======== Dataset entries ========
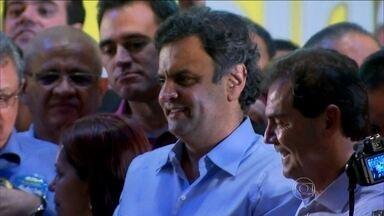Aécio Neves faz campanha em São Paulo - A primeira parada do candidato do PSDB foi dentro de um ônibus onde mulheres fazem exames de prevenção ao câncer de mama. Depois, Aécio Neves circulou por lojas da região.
========
======== Dataset entries ========
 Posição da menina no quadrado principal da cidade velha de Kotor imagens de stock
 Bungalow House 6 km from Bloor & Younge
========
[The task]: Copy the stretch of the records above that runs from the line with "Posição da menina" through the line with "Bungalow House 6 km from Bloor & Younge". Both end lines belong in the copy, and nothing else does.

[Answer]:
 Posição da menina no quadrado principal da cidade velha de Kotor imagens de stock
 Bungalow House 6 km from Bloor & Younge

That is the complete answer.